左右に分かれた曲がり角の向こうからは「ギャーギャー」と怪鳥の鳴き声のような声が聞こえる。
推察の通り、採掘道にゴブリンが巣を作っていたようだ。
声から察するに、10匹は居ない。という感じ。
「お前さんは下がってな」
そう言い残すと、ドルフは物陰から閃光弾のようなものを投げ込んでから、突っ込んで行った。
いや、そういうの持ってるなら言えよ。
俺の目もつぶれちゃったらどうしてくれるんだ。
おっさんは閃光が収まってすぐに、角の向こうへと跳びこんだ。
曲がり角の向こうで、魔物たちの断末魔が響く。
「ギヤァァァス!」
今までとは少し違う声に、おっさんの悲鳴かと身構えたが、それにしてはあまりに汚い声ではないか。
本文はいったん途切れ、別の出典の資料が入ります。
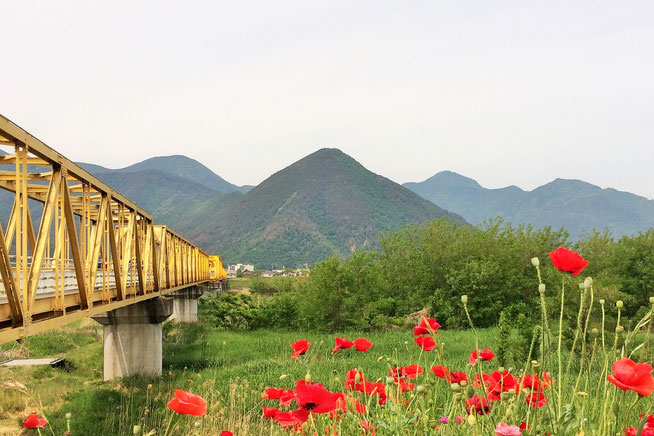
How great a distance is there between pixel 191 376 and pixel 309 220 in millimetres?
157372

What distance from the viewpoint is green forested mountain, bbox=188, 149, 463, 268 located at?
164 m

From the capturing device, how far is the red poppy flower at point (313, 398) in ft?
8.13

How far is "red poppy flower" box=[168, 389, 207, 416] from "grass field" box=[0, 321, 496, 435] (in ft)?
15.4

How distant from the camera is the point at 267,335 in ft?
95.6

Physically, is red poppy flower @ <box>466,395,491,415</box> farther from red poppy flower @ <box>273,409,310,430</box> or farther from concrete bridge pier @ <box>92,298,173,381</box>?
concrete bridge pier @ <box>92,298,173,381</box>

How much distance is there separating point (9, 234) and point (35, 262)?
89.0 inches

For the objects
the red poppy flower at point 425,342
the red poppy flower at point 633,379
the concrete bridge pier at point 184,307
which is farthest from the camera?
the concrete bridge pier at point 184,307

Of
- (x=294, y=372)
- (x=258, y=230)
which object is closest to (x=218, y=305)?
(x=294, y=372)

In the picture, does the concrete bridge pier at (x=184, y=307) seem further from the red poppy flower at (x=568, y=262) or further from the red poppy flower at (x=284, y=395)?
the red poppy flower at (x=568, y=262)

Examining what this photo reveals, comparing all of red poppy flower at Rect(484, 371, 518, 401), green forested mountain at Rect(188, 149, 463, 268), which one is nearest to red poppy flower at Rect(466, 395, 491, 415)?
red poppy flower at Rect(484, 371, 518, 401)

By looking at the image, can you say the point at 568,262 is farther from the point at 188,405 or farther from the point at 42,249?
the point at 42,249

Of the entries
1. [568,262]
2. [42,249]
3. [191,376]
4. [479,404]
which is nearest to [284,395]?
[479,404]

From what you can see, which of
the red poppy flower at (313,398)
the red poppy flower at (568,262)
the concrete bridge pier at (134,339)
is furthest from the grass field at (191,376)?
the red poppy flower at (568,262)

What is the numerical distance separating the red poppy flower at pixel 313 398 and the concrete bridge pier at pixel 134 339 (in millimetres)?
19289
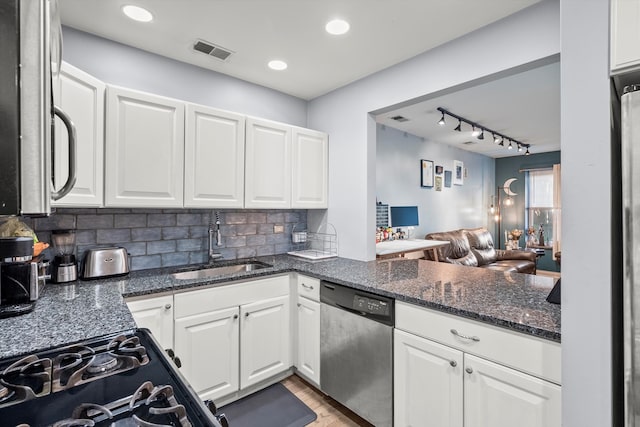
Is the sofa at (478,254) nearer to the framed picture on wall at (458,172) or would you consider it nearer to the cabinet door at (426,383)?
the framed picture on wall at (458,172)

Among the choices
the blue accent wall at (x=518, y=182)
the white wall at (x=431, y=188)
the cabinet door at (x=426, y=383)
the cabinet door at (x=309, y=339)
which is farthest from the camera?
the blue accent wall at (x=518, y=182)

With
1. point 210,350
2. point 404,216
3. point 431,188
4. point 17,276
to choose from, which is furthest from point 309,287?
point 431,188

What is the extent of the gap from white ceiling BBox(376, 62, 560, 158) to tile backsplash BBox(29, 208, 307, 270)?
66.5 inches

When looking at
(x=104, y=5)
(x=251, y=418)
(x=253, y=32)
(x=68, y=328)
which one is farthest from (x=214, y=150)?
(x=251, y=418)

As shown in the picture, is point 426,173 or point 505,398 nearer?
point 505,398

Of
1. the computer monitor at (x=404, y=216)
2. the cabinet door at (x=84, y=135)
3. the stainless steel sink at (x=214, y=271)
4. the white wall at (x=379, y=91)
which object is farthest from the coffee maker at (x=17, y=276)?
the computer monitor at (x=404, y=216)

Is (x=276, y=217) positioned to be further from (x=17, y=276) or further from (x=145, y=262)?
(x=17, y=276)

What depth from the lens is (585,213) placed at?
3.50 feet

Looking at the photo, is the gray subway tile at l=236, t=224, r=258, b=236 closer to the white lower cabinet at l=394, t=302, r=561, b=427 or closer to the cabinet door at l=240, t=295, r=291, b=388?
the cabinet door at l=240, t=295, r=291, b=388

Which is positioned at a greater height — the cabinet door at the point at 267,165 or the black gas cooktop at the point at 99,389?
the cabinet door at the point at 267,165

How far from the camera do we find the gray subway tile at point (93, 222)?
206cm

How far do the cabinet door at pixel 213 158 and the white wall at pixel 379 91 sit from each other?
887 mm

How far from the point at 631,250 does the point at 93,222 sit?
266cm

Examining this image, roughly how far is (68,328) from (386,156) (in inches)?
162
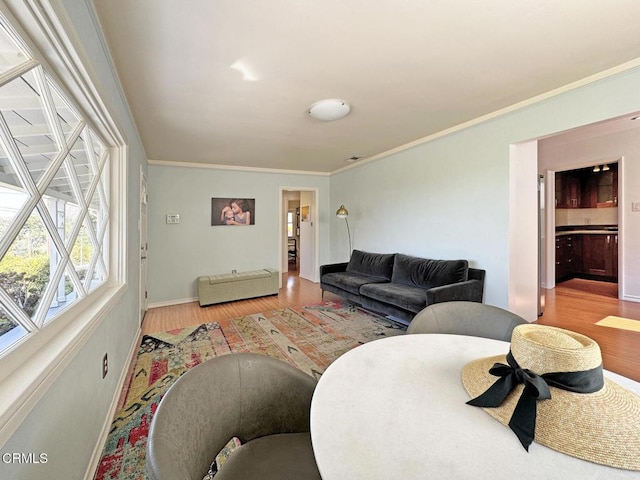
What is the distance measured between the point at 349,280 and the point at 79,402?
10.7 ft

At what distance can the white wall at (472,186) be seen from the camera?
2309 mm

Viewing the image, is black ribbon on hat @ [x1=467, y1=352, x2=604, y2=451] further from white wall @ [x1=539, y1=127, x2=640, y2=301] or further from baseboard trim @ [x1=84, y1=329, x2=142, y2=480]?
white wall @ [x1=539, y1=127, x2=640, y2=301]

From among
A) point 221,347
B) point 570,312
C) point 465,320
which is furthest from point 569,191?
point 221,347

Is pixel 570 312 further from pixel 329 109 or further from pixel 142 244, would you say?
pixel 142 244

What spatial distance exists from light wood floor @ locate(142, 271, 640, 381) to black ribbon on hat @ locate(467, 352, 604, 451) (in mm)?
2442

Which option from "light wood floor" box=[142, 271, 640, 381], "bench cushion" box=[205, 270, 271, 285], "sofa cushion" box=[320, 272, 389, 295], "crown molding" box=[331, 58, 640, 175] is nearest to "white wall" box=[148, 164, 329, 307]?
"bench cushion" box=[205, 270, 271, 285]

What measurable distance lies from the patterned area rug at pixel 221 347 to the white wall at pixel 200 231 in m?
1.54

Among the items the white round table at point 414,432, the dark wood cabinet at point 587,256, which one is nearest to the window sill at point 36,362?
the white round table at point 414,432

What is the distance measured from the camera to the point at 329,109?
8.57ft

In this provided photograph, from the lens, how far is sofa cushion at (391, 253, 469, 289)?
315 centimetres

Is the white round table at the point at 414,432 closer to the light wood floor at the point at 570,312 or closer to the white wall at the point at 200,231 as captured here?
the light wood floor at the point at 570,312

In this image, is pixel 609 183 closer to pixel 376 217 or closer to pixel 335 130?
pixel 376 217

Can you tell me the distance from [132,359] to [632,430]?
3.19m

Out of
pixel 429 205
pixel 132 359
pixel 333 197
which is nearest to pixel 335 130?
pixel 429 205
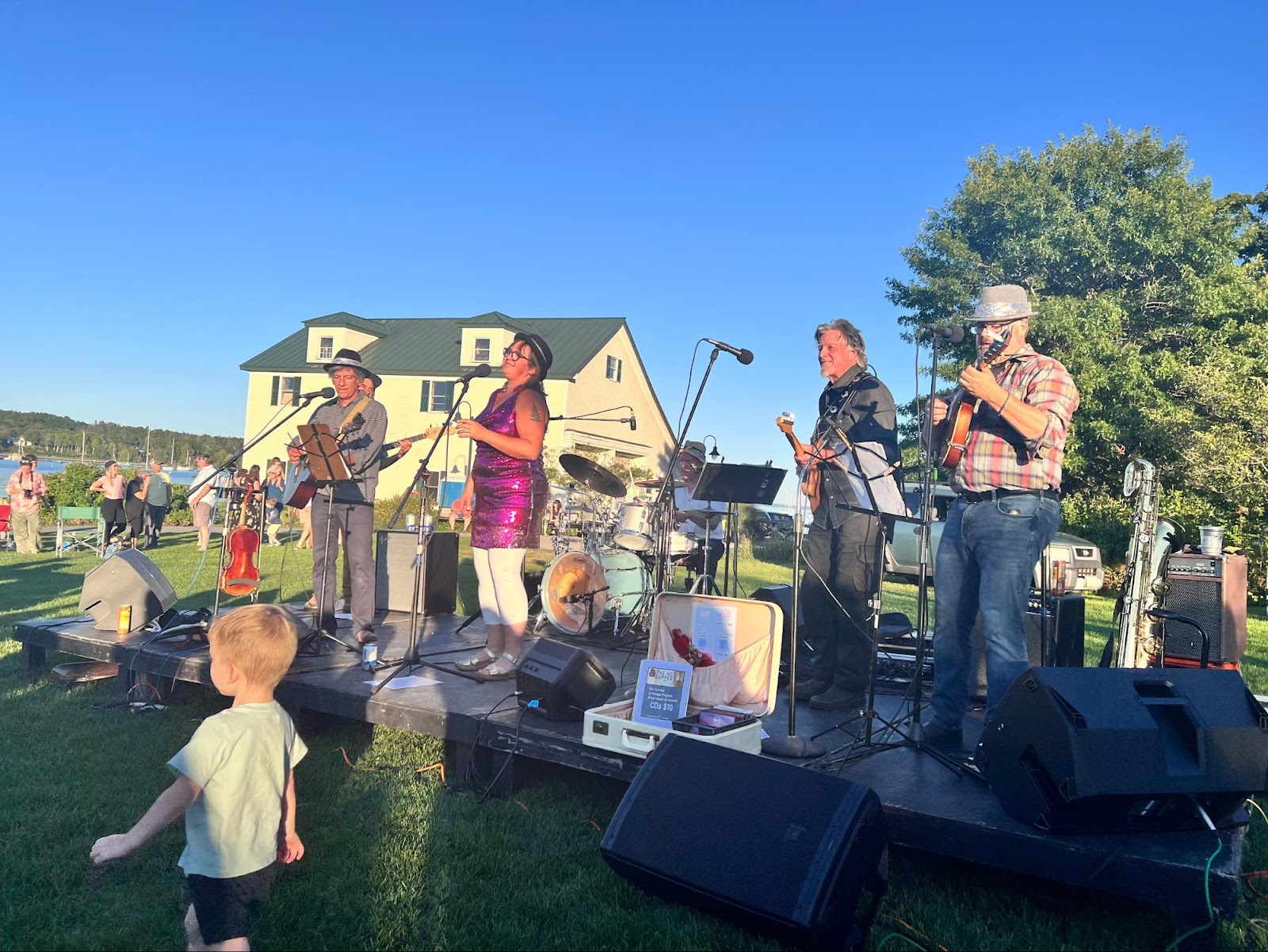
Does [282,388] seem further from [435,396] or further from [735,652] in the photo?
[735,652]

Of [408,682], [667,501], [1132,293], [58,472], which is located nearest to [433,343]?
[58,472]

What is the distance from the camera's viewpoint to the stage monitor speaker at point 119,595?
580 centimetres

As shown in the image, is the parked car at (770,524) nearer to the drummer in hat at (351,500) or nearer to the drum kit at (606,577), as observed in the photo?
the drum kit at (606,577)

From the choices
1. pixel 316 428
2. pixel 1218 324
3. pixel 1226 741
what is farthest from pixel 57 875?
pixel 1218 324

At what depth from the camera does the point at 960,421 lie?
3.76 metres

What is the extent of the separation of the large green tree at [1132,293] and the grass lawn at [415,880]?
41.0 ft

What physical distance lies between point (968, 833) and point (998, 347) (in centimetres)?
197

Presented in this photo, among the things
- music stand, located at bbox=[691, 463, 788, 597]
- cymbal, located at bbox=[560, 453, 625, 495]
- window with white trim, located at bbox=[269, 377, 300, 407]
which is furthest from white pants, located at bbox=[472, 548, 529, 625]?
window with white trim, located at bbox=[269, 377, 300, 407]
声の主を探してみると、緑色の不細工な生き物が一匹。棍棒を振り上げヨタヨタと走って来ていた。
狩りから帰って来たところかもしれない。
「ただいまー」とでも言っているんだろうか。
……動き、すげー遅い。
なんでお前、入口あたりから雄叫びあげて来たんだよ。
せめてもう少し静かに忍び寄れよ。
と思ったが、襲われる側の僕が言うことではない。
と、そこで視界に赤い光がちらつき始める。
「ん。なんだろう?」
光はゴブリンの棍棒から?
……あ。スキルかもしれない。
《攻撃知覚》というのがあったはずだ。
《攻撃知覚》はパッシブ(常時効果発動型)スキルだったんだな。と、のんきに考えながら、攻撃を避ける。
遅い上に予測がつくので回避は難しくなかった。
恐怖感も、前世で死んだ瞬間に比べればなんてことなかった。
時速二百キロで、十トントラックが突っ込んで来た(個人の感想であり事実とは異なります)のに比べれば、なんてことはない。
ゴブリンの後ろに回ってガラ空きの後頭部を思い切り蹴る。
僕の履物はサンダルなので、足の甲までは保護されていない。
ちょっと格好悪いが、足の裏での喧嘩キックになった。
ゴブリンはバランスを崩し、そのまま突き当りの壁へ衝突。
止めはおっさんが刺した。
「おう。大丈夫だったか?」
「ええ。思いのほか」
「そうかそうか」
おっさんは「がっはっは」と嬉しそうに笑っていた。
何が嬉しいのかわからなかったけれど、僕もとりあえず笑っといた。